---------- DATA RECORDS

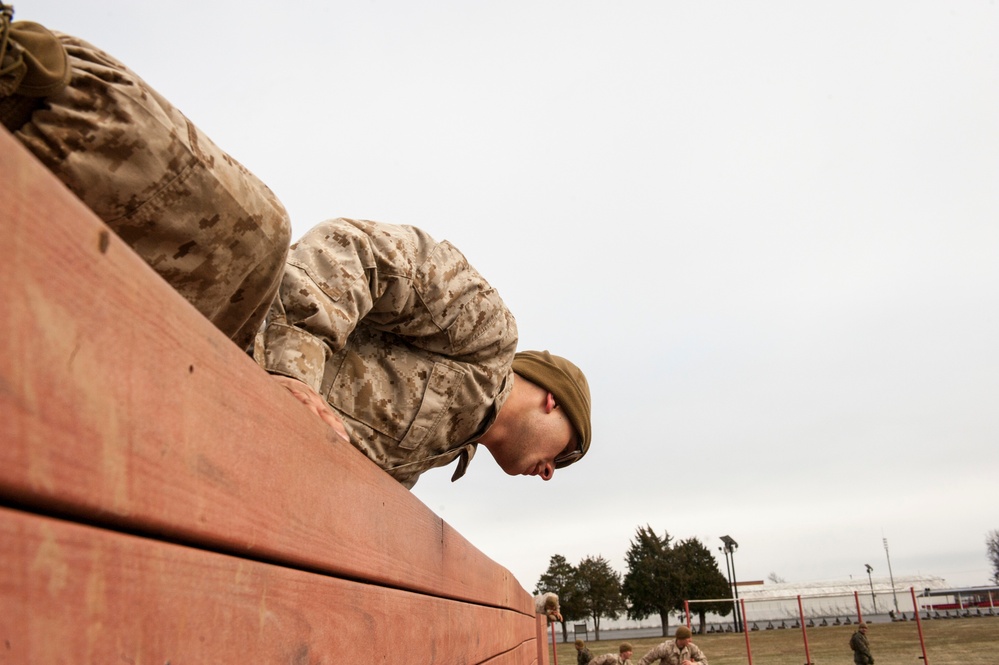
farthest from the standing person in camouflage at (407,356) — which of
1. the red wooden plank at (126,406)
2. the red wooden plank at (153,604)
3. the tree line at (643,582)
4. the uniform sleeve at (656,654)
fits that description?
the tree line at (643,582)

--------------------
---------- DATA RECORDS

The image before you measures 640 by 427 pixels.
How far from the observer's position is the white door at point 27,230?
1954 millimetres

--------------------

Count the lines in the rows above that contain the word "from" and give only the number.

2